[Spatial reasoning question data]
+ + + + +

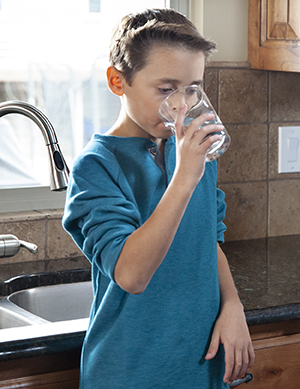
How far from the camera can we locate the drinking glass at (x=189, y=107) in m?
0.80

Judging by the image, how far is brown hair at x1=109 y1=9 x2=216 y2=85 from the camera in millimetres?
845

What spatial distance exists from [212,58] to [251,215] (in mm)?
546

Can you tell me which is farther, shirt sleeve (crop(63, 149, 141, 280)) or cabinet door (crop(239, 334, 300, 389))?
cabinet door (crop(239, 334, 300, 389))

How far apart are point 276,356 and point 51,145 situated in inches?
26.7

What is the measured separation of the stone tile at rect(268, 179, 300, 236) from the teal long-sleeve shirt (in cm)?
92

+ + + + +

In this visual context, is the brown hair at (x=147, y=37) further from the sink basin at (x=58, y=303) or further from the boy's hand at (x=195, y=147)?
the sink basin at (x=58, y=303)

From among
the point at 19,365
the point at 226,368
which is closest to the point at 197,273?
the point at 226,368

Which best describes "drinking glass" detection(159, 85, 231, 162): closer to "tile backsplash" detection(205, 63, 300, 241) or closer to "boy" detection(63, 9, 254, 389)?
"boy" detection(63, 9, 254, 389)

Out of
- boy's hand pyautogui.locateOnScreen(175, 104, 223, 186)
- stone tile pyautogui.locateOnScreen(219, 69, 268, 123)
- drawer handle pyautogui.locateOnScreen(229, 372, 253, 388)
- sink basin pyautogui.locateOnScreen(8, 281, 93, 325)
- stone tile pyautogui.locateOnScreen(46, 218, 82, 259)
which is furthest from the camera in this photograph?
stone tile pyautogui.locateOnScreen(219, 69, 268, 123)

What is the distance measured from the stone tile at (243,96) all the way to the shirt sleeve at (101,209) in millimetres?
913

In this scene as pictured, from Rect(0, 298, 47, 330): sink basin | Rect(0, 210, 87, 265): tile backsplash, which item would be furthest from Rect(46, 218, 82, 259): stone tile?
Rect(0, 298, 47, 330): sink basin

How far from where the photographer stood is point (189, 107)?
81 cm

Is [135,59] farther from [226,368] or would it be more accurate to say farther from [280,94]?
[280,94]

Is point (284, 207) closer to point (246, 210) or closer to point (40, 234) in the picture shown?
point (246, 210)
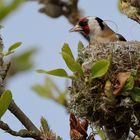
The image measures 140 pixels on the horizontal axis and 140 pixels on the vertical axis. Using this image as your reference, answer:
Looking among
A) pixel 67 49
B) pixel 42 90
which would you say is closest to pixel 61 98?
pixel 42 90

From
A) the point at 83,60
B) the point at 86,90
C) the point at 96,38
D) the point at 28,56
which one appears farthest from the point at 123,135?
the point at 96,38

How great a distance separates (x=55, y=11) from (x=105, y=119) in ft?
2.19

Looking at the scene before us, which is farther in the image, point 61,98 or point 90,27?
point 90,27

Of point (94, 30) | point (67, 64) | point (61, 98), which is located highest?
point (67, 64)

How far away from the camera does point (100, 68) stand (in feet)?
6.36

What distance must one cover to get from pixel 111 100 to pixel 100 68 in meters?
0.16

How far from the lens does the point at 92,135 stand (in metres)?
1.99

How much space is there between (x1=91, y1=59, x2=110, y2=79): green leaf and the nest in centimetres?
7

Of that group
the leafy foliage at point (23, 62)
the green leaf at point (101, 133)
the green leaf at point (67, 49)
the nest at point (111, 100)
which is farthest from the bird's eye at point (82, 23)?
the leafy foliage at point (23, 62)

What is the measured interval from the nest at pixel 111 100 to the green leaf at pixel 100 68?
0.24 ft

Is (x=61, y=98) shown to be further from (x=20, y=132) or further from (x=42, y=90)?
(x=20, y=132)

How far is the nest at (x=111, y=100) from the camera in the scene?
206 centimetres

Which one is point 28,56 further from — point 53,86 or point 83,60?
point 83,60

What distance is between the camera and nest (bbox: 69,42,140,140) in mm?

+ + + + +

## Task instructions
Collect every line of the listing that contains the string "glass", and treat case as significant when matching.

## Task answer
How far from the camera can we locate the drinking glass at (x=189, y=107) in m?
Which best describes "drinking glass" detection(159, 85, 231, 162): closer to "tile backsplash" detection(205, 63, 300, 241) or closer to "boy" detection(63, 9, 254, 389)?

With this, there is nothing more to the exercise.